• SUPPLIED TEXT
Re: Integer PCM sample formats to Web Audio API? from Chris Wilson on 2014-01-09 (public-audio@w3.org from January to March 2014)

From: Chris Wilson <cwilso@google.com>
Date: Thu, 9 Jan 2014 11:15:52 -0800
To: Jukka Jylänki <jujjyl@gmail.com>
Cc: Marcus Geelnard <mage@opera.com>, "public-audio@w3.org" <public-audio@w3.org>
Message-ID: <CAJK2wqU8U39qLtWacBi39aKXr20exKSubsUw33SQGzOA+Os8Dw@mail.gmail.com>
On Thu, Jan 9, 2014 at 4:27 AM, Jukka Jylänki <jujjyl@gmail.com> wrote:

> If there was an added AudioBuffer-from-int16 array form and the conversion
> to float was done under the hood on demand if needed, I would hope the
> following features to go along with it:
>
  - Explicit performance guarantees in the spec for which function calls
> and situations will cause an expansion of the int16 array to float32.
>

That's easy.  The int16 array would definitely get expanded if you called
getChannelData(); it would also be expanded as it's played by the pipeline
(but obviously, not maintained that way, so you wouldn't see the memory
consumption of an entire buffer being expanded).


>   - A way to query whether a given buffer is int16 or float32, to allow
> code to assert() that it is getting what it desires. Otherwise debugging
> can be a pain if the only way is for the programmer to measure this in
> indirect ways via looking at memory consumption in a system process manager.
>

I would NOT want to do this.  This should be under the hood, and some
systems (e.g. desktops with lots of memory) may choose to always expand.

   - If the support for int16 is specced in to be optionally supportable (I
> hope this will not be the case!), a way to ask the implementation if it
> does support int16 format.
>

I don't think you'd need this.  It's going to end up being a performance
tradeoff - memory for CPU - that's likely better made by the platform
implementation than the developer.  If we did want this, I'd expect this is
a different decodeAudioData-style call.


>   - A function call that allows extracting the AudioBuffer data back as an
> int16 array.
>

Why? If we're going to do this, we would likely have to do other formats as
well.

I'll be blunt - the Web Audio API is a floating-point API.  I understand
the need to optimize by storing integer buffer data, particularly in
constrained memory situations (and most of mobile falls in this category
:), but I do not want to open the Pandora's box of trying to rework the API
to be an integer-based API.


> Weak unspecified performance guarantees with "you'll get the fast path if
> stars align" are a sign of a badly designed API (looking at you OpenGL).
>

If that were true, I would agree with you.  All we've been talking about
here is the ability to keep AudioBuffers internally as the original 16-bit
integer form. That's not a fast path - the signal path to play those
buffers is still going to be floating point, and the conversion is still
going to happen; in fact, it's going to happen more frequently if anything
(e.g. if you play a given buffer more than once).


> I understand if compromises may need to be made in the case when the
> initial design was already done and only later it was realized that new
> features needed to be added in. In this case, I'd be willing to accept if
> strongly-typed AudioBuffers were too difficult to spec in anymore and that
> a conversion/lifting could happen on-demand if needed, but I'm not willing
> to accept a minimal "use this one newly added function call, and cross your
> hands to hope that you will get what you want" patchwork. I don't want to
> see a case where everything seems to initially work, and then three months
> after you add a seemingly unrelated functionality that does something
> "processing-like" (dynamically adjusting volume by distance to audio
> receiver, add 3D positional audio source support, etc.) and after that
> newly added call you _silently_ start having float32 buffers everywhere,
> but only on that certain OS and that certain browser with that single audio
> card that nobody else has.

• RAW DATA
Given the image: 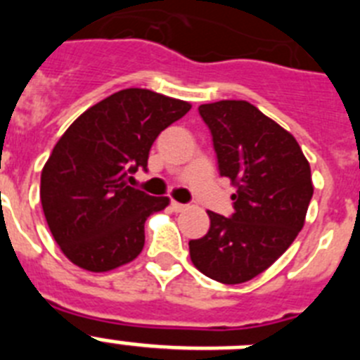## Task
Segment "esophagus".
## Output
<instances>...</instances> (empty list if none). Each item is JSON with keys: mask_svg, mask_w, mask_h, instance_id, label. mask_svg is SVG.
<instances>
[{"mask_svg": "<svg viewBox=\"0 0 360 360\" xmlns=\"http://www.w3.org/2000/svg\"><path fill=\"white\" fill-rule=\"evenodd\" d=\"M171 209H173L174 212H182V211H186V209H187V205H186V203L174 202V200H173V202H171Z\"/></svg>", "mask_w": 360, "mask_h": 360, "instance_id": "esophagus-1", "label": "esophagus"}]
</instances>
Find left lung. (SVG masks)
<instances>
[{
  "instance_id": "left-lung-1",
  "label": "left lung",
  "mask_w": 360,
  "mask_h": 360,
  "mask_svg": "<svg viewBox=\"0 0 360 360\" xmlns=\"http://www.w3.org/2000/svg\"><path fill=\"white\" fill-rule=\"evenodd\" d=\"M218 171L236 186L231 216L209 211L211 227L189 241L191 262L214 281L238 285L262 274L303 229L310 164L294 136L247 101L202 104Z\"/></svg>"
}]
</instances>
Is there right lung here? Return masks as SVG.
<instances>
[{
    "label": "right lung",
    "instance_id": "add662e5",
    "mask_svg": "<svg viewBox=\"0 0 360 360\" xmlns=\"http://www.w3.org/2000/svg\"><path fill=\"white\" fill-rule=\"evenodd\" d=\"M189 103L142 88L117 91L65 131L41 173V203L65 256L91 272L133 262L149 214L169 203L128 186L148 171L153 142L182 119Z\"/></svg>",
    "mask_w": 360,
    "mask_h": 360
}]
</instances>
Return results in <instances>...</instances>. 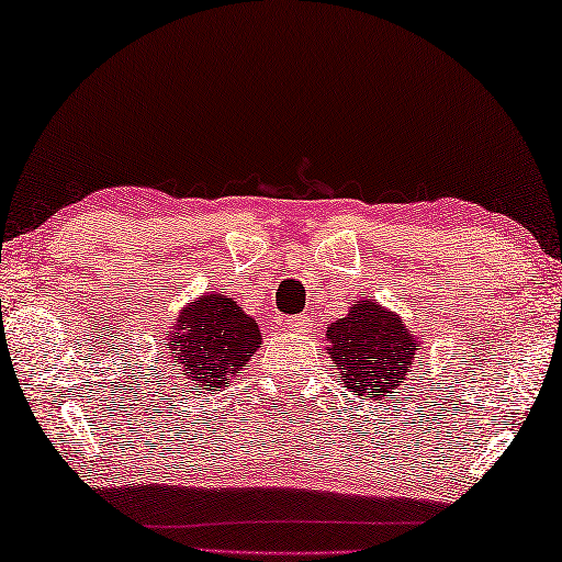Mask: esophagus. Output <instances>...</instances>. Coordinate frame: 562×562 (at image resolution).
Segmentation results:
<instances>
[{
  "label": "esophagus",
  "instance_id": "1",
  "mask_svg": "<svg viewBox=\"0 0 562 562\" xmlns=\"http://www.w3.org/2000/svg\"><path fill=\"white\" fill-rule=\"evenodd\" d=\"M303 326H306V316H291L289 318V328L291 330H303Z\"/></svg>",
  "mask_w": 562,
  "mask_h": 562
}]
</instances>
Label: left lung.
Masks as SVG:
<instances>
[{
    "label": "left lung",
    "instance_id": "obj_1",
    "mask_svg": "<svg viewBox=\"0 0 562 562\" xmlns=\"http://www.w3.org/2000/svg\"><path fill=\"white\" fill-rule=\"evenodd\" d=\"M326 353L338 366V379L353 395L383 401L408 385L420 351V336L395 311L371 296L356 299L344 318L326 330Z\"/></svg>",
    "mask_w": 562,
    "mask_h": 562
}]
</instances>
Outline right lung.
<instances>
[{
    "label": "right lung",
    "instance_id": "add662e5",
    "mask_svg": "<svg viewBox=\"0 0 562 562\" xmlns=\"http://www.w3.org/2000/svg\"><path fill=\"white\" fill-rule=\"evenodd\" d=\"M164 348L199 393L218 391L259 351L261 330L224 291H209L179 311L164 334Z\"/></svg>",
    "mask_w": 562,
    "mask_h": 562
}]
</instances>
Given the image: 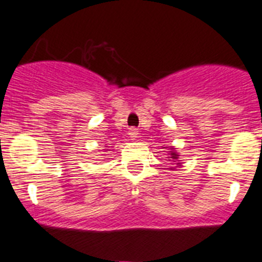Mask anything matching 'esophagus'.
Masks as SVG:
<instances>
[{
    "label": "esophagus",
    "mask_w": 262,
    "mask_h": 262,
    "mask_svg": "<svg viewBox=\"0 0 262 262\" xmlns=\"http://www.w3.org/2000/svg\"><path fill=\"white\" fill-rule=\"evenodd\" d=\"M128 135H129V138H131V139H136V138H138V131H136L135 128H131V129H129Z\"/></svg>",
    "instance_id": "esophagus-1"
}]
</instances>
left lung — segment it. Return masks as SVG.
Wrapping results in <instances>:
<instances>
[{
  "instance_id": "left-lung-1",
  "label": "left lung",
  "mask_w": 262,
  "mask_h": 262,
  "mask_svg": "<svg viewBox=\"0 0 262 262\" xmlns=\"http://www.w3.org/2000/svg\"><path fill=\"white\" fill-rule=\"evenodd\" d=\"M172 149H173V148H172ZM169 159H173V160L178 159V155H177V152H174V149H173V151H170V157H169Z\"/></svg>"
}]
</instances>
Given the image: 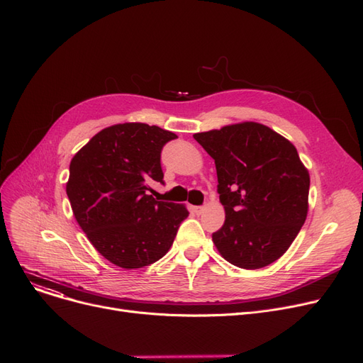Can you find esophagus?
I'll use <instances>...</instances> for the list:
<instances>
[{
  "instance_id": "esophagus-1",
  "label": "esophagus",
  "mask_w": 363,
  "mask_h": 363,
  "mask_svg": "<svg viewBox=\"0 0 363 363\" xmlns=\"http://www.w3.org/2000/svg\"><path fill=\"white\" fill-rule=\"evenodd\" d=\"M205 206H193V212L196 213V216H200V213L205 212Z\"/></svg>"
}]
</instances>
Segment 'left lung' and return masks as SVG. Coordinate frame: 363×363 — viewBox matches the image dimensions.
<instances>
[{
	"label": "left lung",
	"instance_id": "8db88e82",
	"mask_svg": "<svg viewBox=\"0 0 363 363\" xmlns=\"http://www.w3.org/2000/svg\"><path fill=\"white\" fill-rule=\"evenodd\" d=\"M193 138L216 161L225 221L212 240L221 257L242 269L278 260L308 213L310 173L296 147L252 121Z\"/></svg>",
	"mask_w": 363,
	"mask_h": 363
}]
</instances>
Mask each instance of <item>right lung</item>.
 <instances>
[{"label": "right lung", "instance_id": "1", "mask_svg": "<svg viewBox=\"0 0 363 363\" xmlns=\"http://www.w3.org/2000/svg\"><path fill=\"white\" fill-rule=\"evenodd\" d=\"M172 131L143 123L106 127L74 154L65 185L73 216L101 256L139 269L170 250L185 205L158 202L150 191L163 182L160 154Z\"/></svg>", "mask_w": 363, "mask_h": 363}]
</instances>
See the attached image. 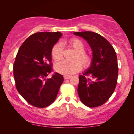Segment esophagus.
Wrapping results in <instances>:
<instances>
[{"instance_id": "esophagus-1", "label": "esophagus", "mask_w": 134, "mask_h": 134, "mask_svg": "<svg viewBox=\"0 0 134 134\" xmlns=\"http://www.w3.org/2000/svg\"><path fill=\"white\" fill-rule=\"evenodd\" d=\"M71 77V76H64V79L65 80H67V79H69Z\"/></svg>"}]
</instances>
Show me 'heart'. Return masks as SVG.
Here are the masks:
<instances>
[{
	"mask_svg": "<svg viewBox=\"0 0 134 134\" xmlns=\"http://www.w3.org/2000/svg\"><path fill=\"white\" fill-rule=\"evenodd\" d=\"M68 44L74 50L71 60H63L56 63L55 71L65 76H70L79 71L82 65L84 68H88L91 65L93 57L90 53L86 52L83 42L77 38H72L69 40ZM63 46L61 43L54 45L51 50V56L54 61H58L63 57Z\"/></svg>",
	"mask_w": 134,
	"mask_h": 134,
	"instance_id": "heart-1",
	"label": "heart"
}]
</instances>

• TASK LIST
a - Answer these about the email:
(i) According to Chris Wilson, which function call would definitely cause the int16 array to be expanded?
(ii) What kind of system does the email give as an example of one that may choose to always expand?
(iii) What kind of API does Chris Wilson say the Web Audio API is?
b - Please reproduce word for word the stretch of the email from "If that were" through "more than once).".
Answer from the email alone, not from the data.

• OUTPUTS FOR THE TASKS
a -
(i) getChannelData()
(ii) Desktops with lots of memory
(iii) A floating-point API

b -
If that were true, I would agree with you.  All we've been talking about
here is the ability to keep AudioBuffers internally as the original 16-bit
integer form. That's not a fast path - the signal path to play those
buffers is still going to be floating point, and the conversion is still
going to happen; in fact, it's going to happen more frequently if anything
(e.g. if you play a given buffer more than once).